Data shown
+--

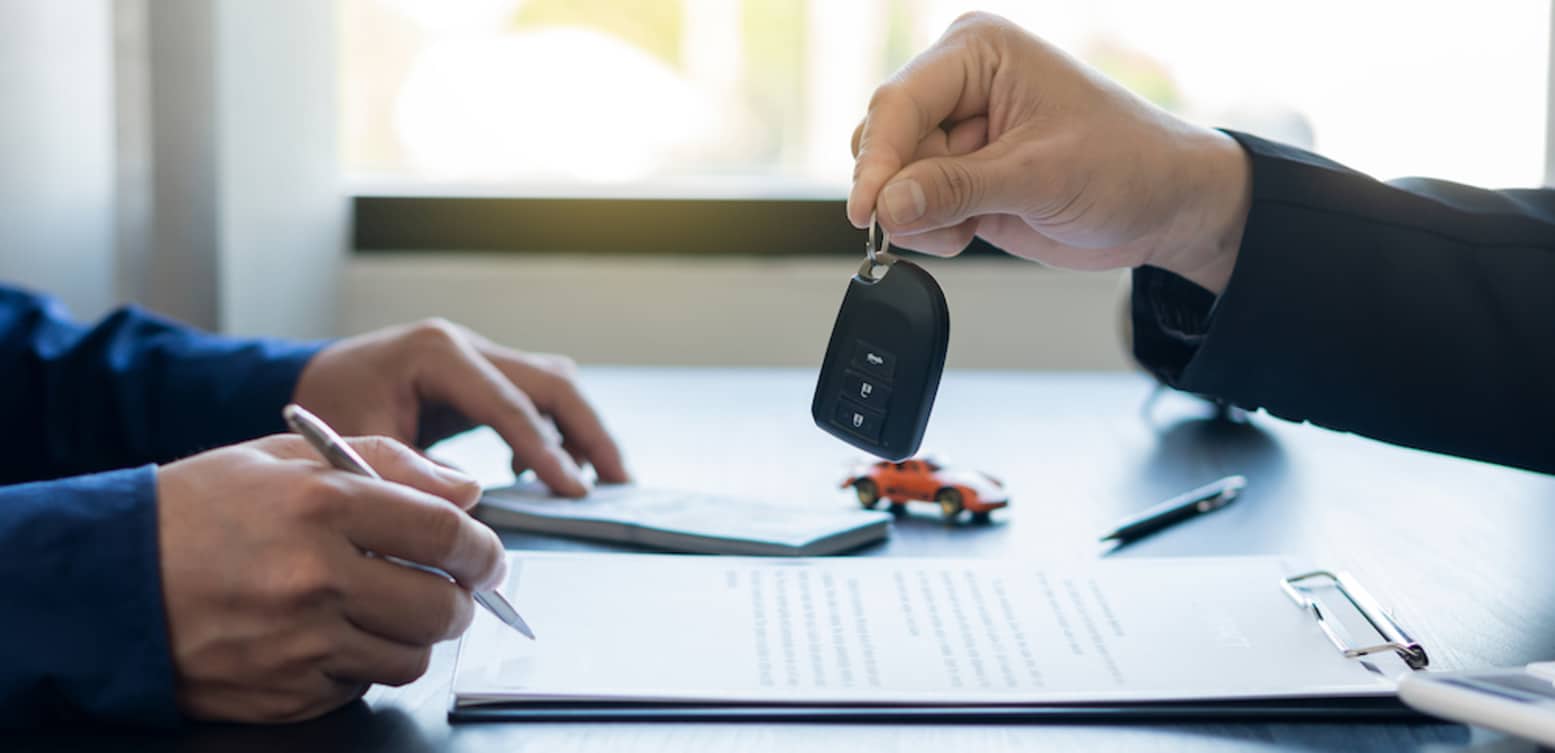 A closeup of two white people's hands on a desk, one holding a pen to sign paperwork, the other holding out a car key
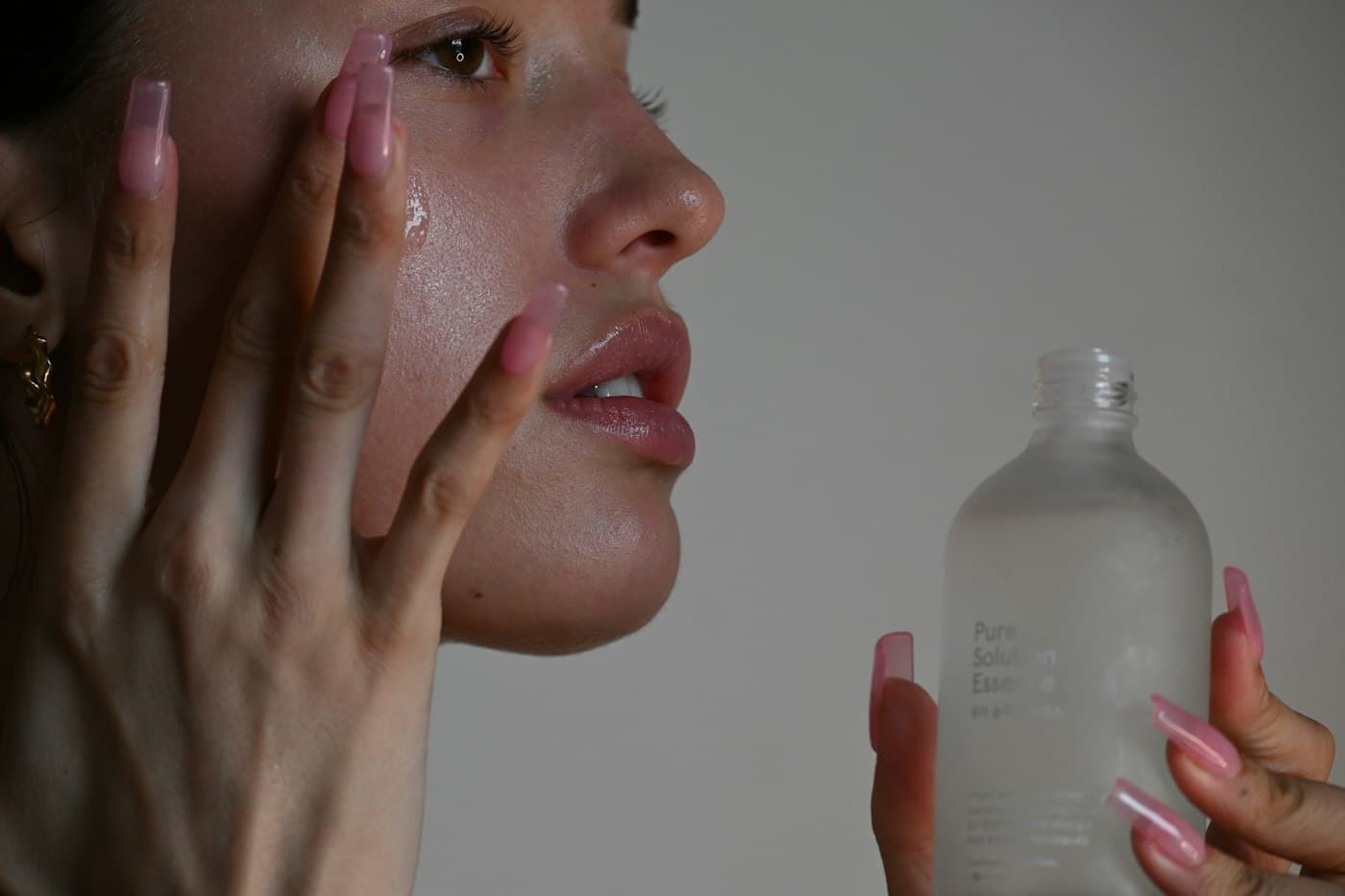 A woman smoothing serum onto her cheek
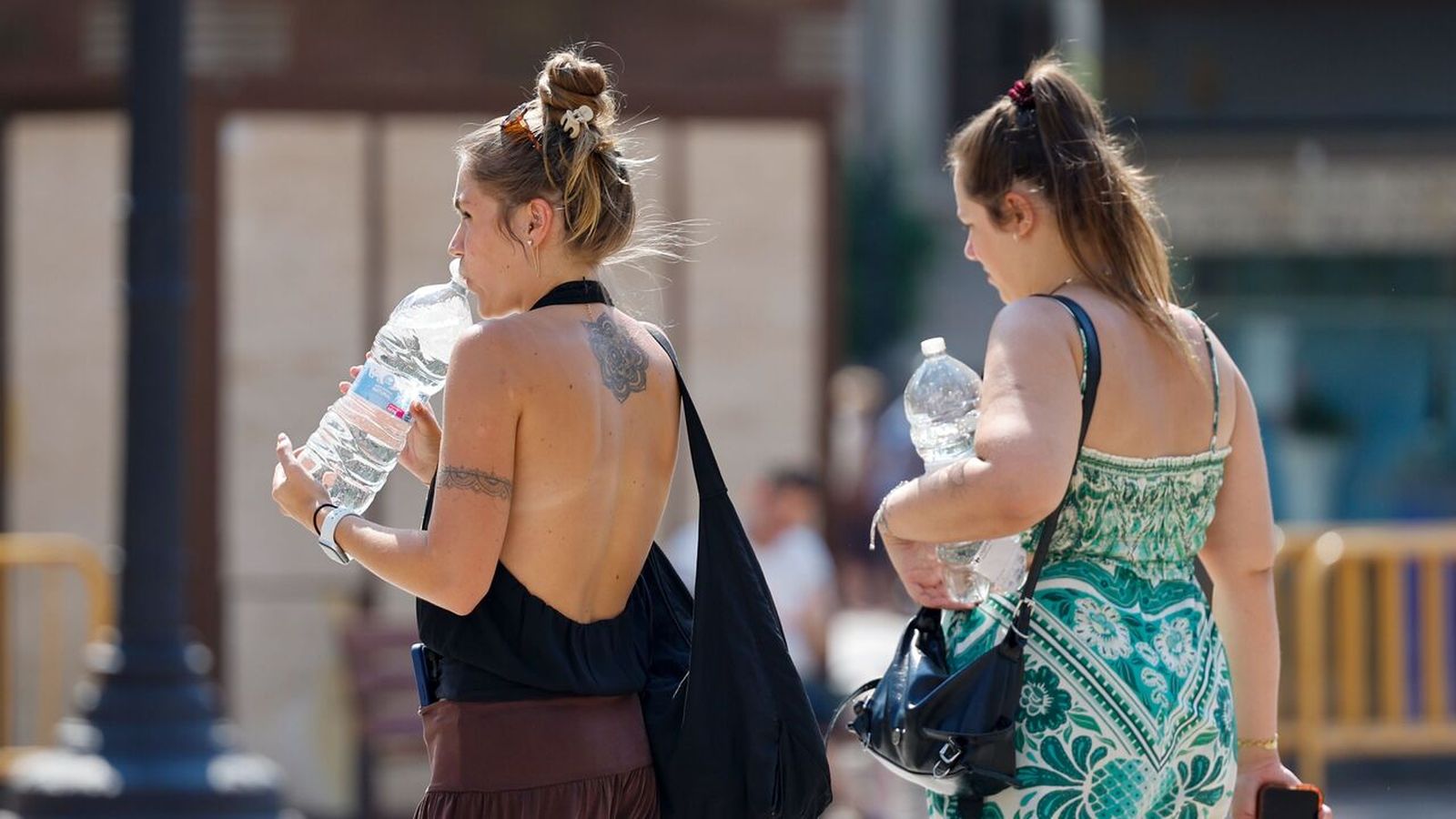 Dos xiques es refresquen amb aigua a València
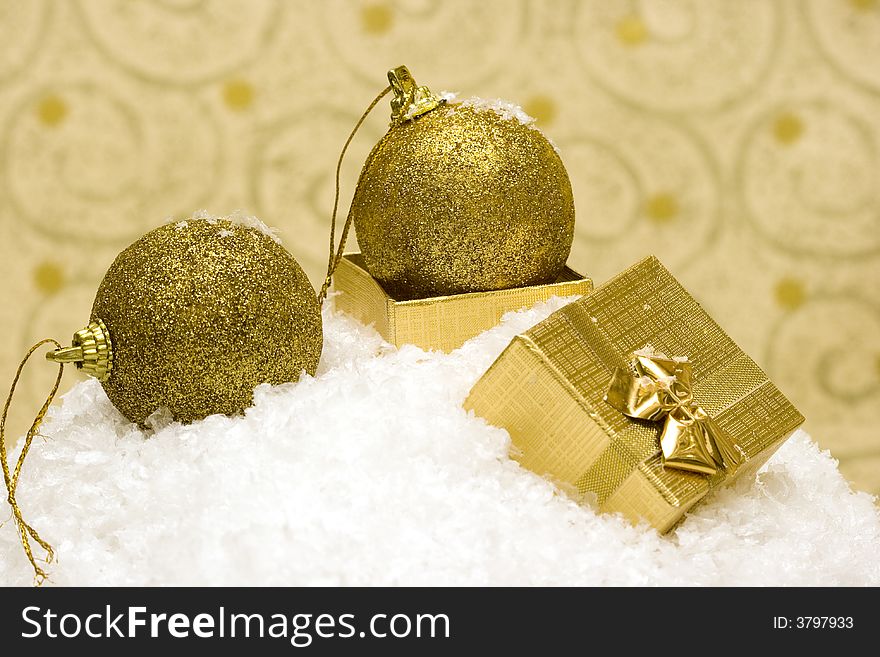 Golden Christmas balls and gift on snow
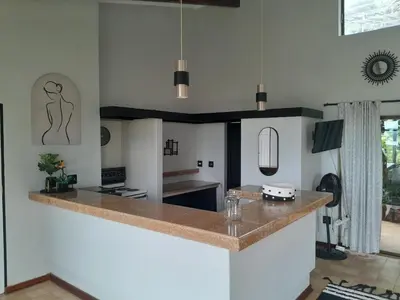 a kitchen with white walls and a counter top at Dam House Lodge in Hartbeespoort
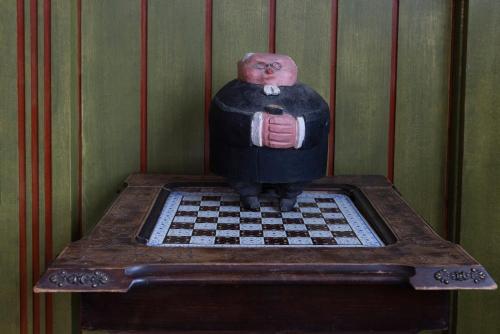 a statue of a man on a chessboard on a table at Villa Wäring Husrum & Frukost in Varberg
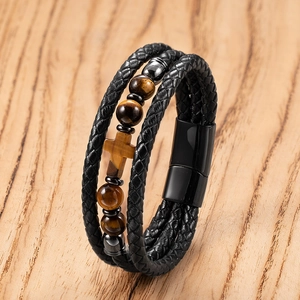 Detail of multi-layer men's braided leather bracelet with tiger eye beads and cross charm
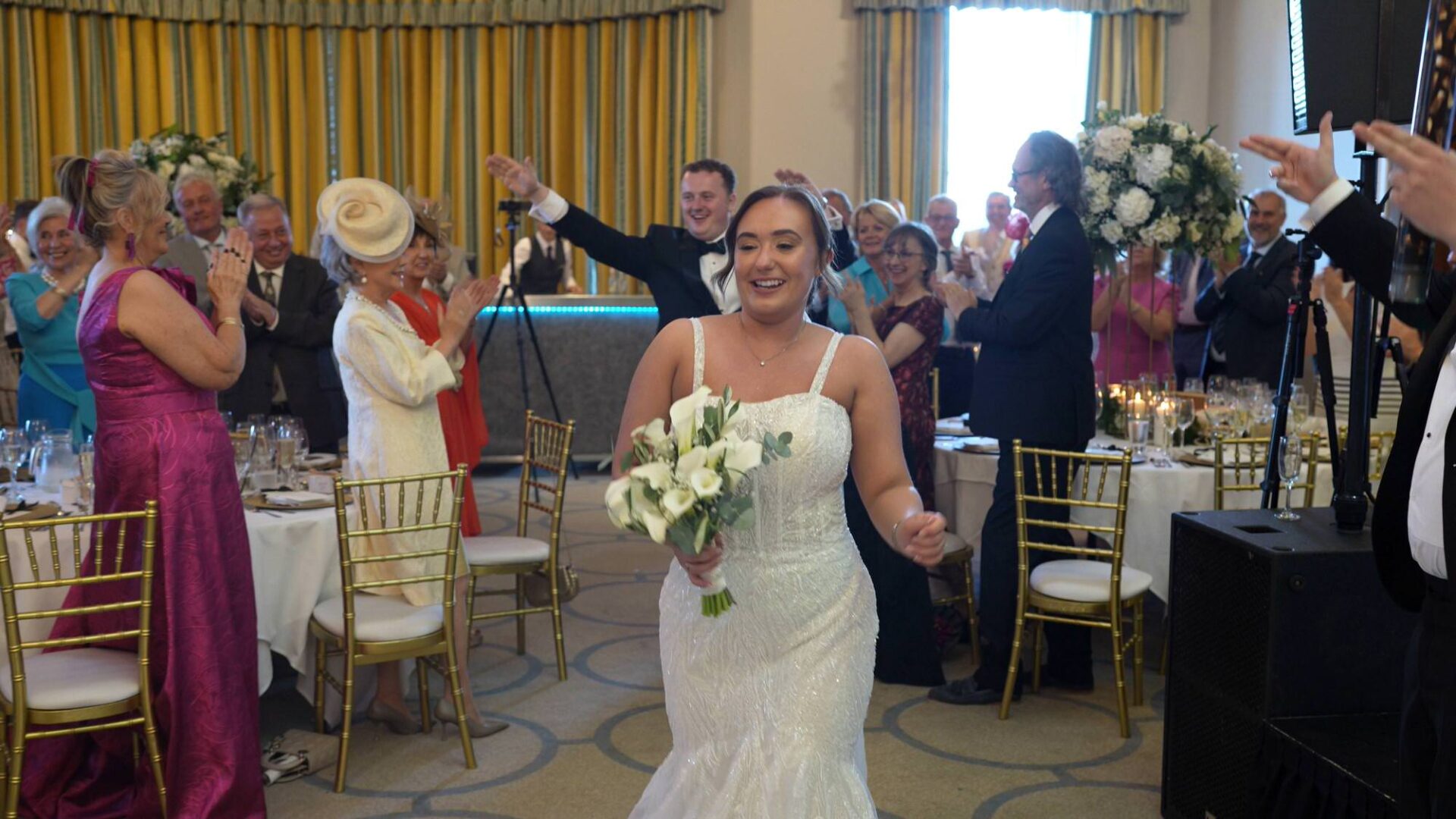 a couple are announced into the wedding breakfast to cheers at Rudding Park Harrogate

+--

Written task
Reproduce each line of the listing above verbatim, omitting the pictures and keeping only the text.

The answer
 A closeup of two white people's hands on a desk, one holding a pen to sign paperwork, the other holding out a car key
 A woman smoothing serum onto her cheek
 Dos xiques es refresquen amb aigua a València
 Golden Christmas balls and gift on snow
 a kitchen with white walls and a counter top at Dam House Lodge in Hartbeespoort
 a statue of a man on a chessboard on a table at Villa Wäring Husrum & Frukost in Varberg
 Detail of multi-layer men's braided leather bracelet with tiger eye beads and cross charm
 a couple are announced into the wedding breakfast to cheers at Rudding Park Harrogate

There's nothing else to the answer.